En die 24-uurseconomie? En het moderne huishouden als duiventil? Is onze tijdsordening niet verregaand geïndividualiseerd? Dat valt nogal mee. We hebben nog steeds met zijn allen deel aan een collectief ritme, waarin slapen, eten, arbeid en vrije tijd hun vaste plaats hebben. Wel is er enige decentralisatie gaande op het punt van het huishoudelijk werk. Een deel van de bevolking doet dat tegenwoordig, meer dan voorheen, in de avonden en weekeinden. Heel aannemelijk, denk ik. Die tweeverdieners hebben daar overdag minder tijd voor. De verruiming van de winkelopeningstijden maakt het ook mogelijk. Mijn supermarkt is nu elke dag van 8 uur ’s ochtends tot 9 uur ’s avonds open, behalve op zondag, maar ook dan kan ik bijna de hele dag terecht. Voordat de openingstijden werden verruimd, in 1996, moest je tussen negen en zes naar de winkel en was je op de zondag veroordeeld tot een ellendig boodschappenloos bestaan.

Ja, en we lezen steeds minder en we zitten steeds meer aan de computer, ook in de vrije tijd. Vooral de jongeren; meer dan een uur per dag waarvan bijna een uur on line, maar dat zijn slechts gemiddelden! Velen zullen daar aanmerkelijk boven zitten en we hoeven er niet aan te twijfelen dat verslaving bij deze groep nogal eens voorkomt.

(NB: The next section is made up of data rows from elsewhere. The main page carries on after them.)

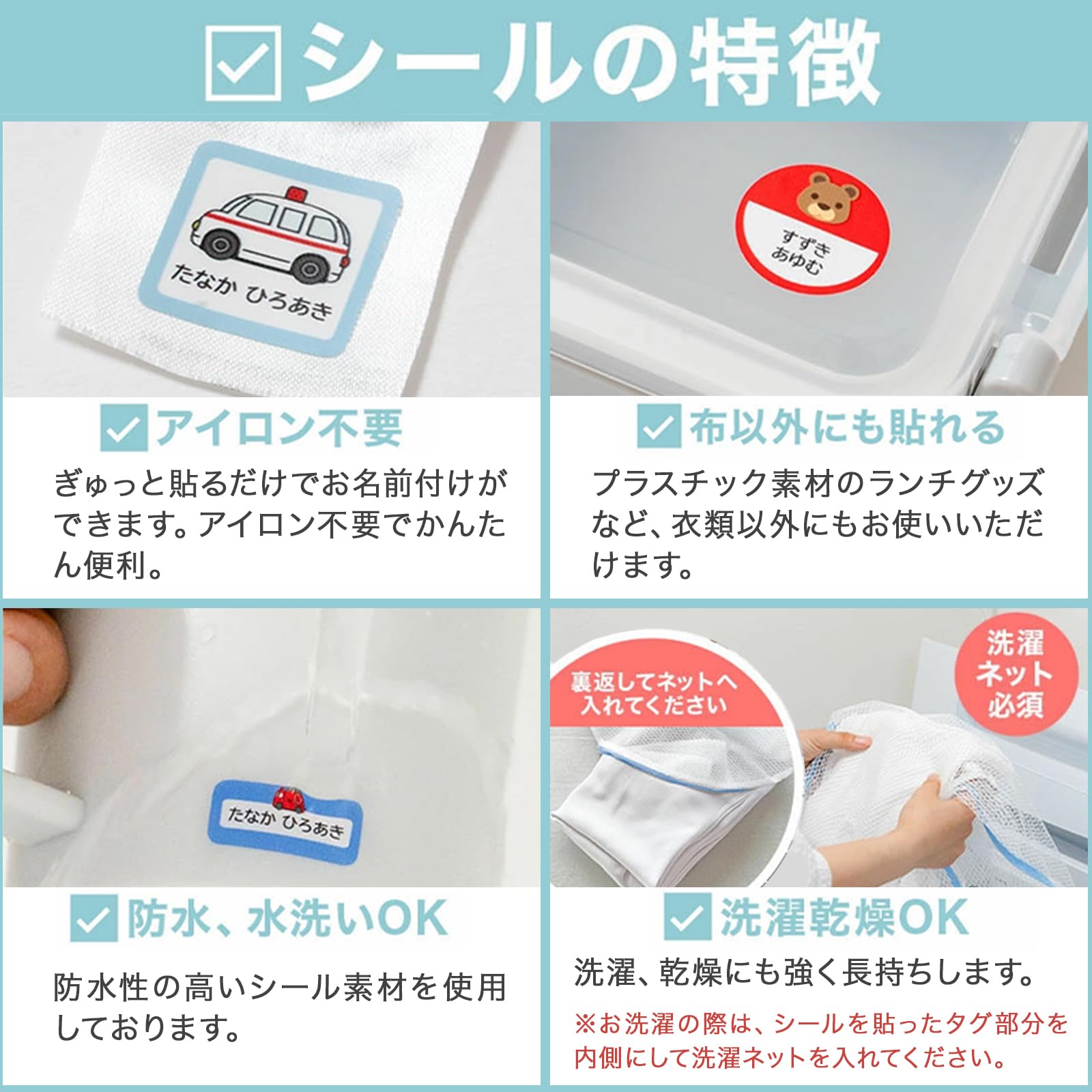 シールの特徴

たなか ひろあき

アイロン不要

ぎゅっと貼るだけでお名前付けができます。アイロン不要でかんたん便利。

すずき あゆむ

布以外にも貼れる

プラスチック素材のランチグッズなど、衣類以外にもお使いいただけます。

たなか ひろあき

防水、水洗いOK

防水性の高いシール素材を使用しております。

裏返してネットへ入れてください

洗濯ネット必須

洗濯乾燥OK

洗濯、乾燥にも強く長持ちします。

※お洗濯の際は、シールを貼ったタグ部分を内側にして洗濯ネットを入れてください。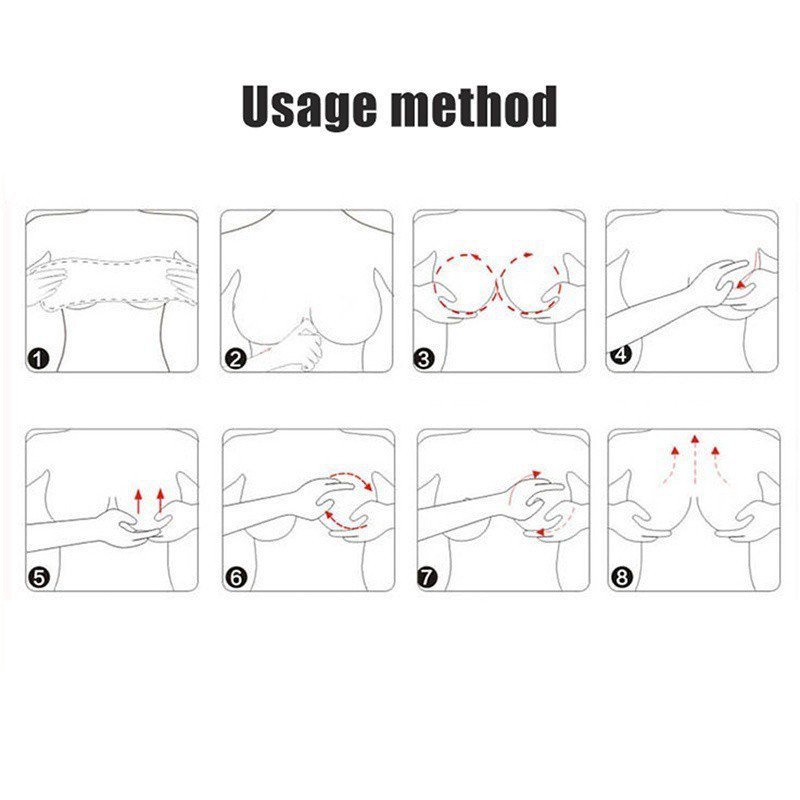 Usage method

1

2

3

4

5

6

7

8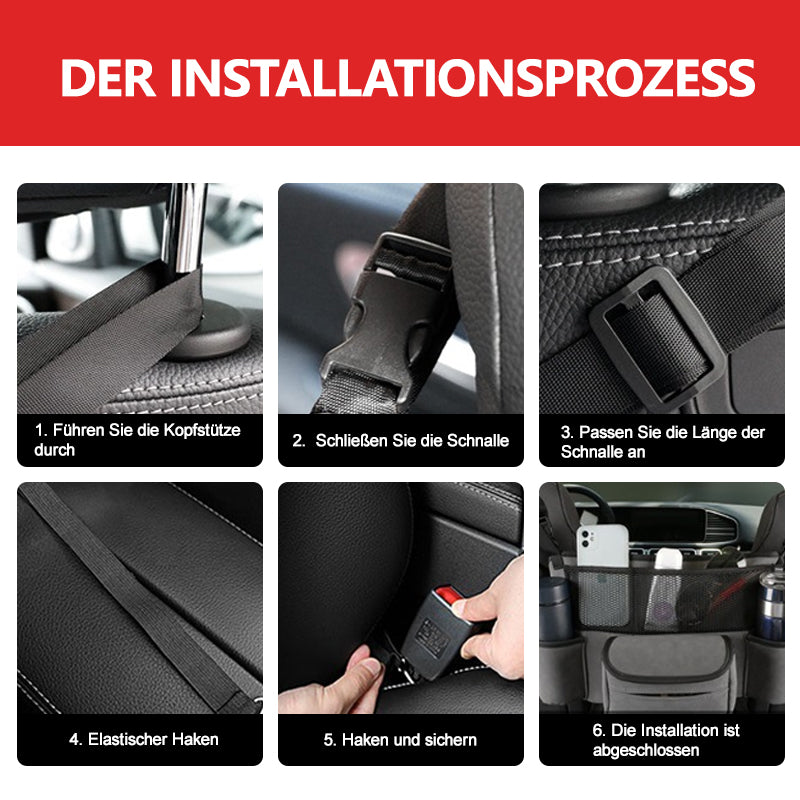 DER INSTALLATIONSPROZESS

1. Führen Sie die Kopfstütze durch

2. Schließen Sie die Schnalle

3. Passen Sie die Länge der Schnalle an

4. Elastischer Haken

5. Haken und sichern

6. Die Installation ist abgeschlossen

Het televisiekijken is over zijn hoogtepunt heen, maar kost ons toch nog bijna 11 uur per week. De publieke zenders leggen het daarbij af tegen de commerciële zenders, vooral bij jongeren. En de bejaarden? Zij bladeren door hun lege agenda’s en in hun moedeloosheid grijpen zij naar extreme middelen: zij lezen, niet van het scherm, maar uit boeken en kranten! Daar trekken zij dagelijks gemiddeld een uur en vijf minuten voor uit. De 20-34 jarigen volstaan met een kwartier. Gelukkig maar dat De Leunstoel in elektronische en niet in gedrukte vorm verschijnt. Wie de jeugd heeft, heeft de toekomst!


* C van Praag (2006). De Uitvinding van de Tijd. De Leunstoel, 3, 20 (5 oktober).
** Sociaal en Cultureel Planbureau (2006). De Tijd als Spiegel.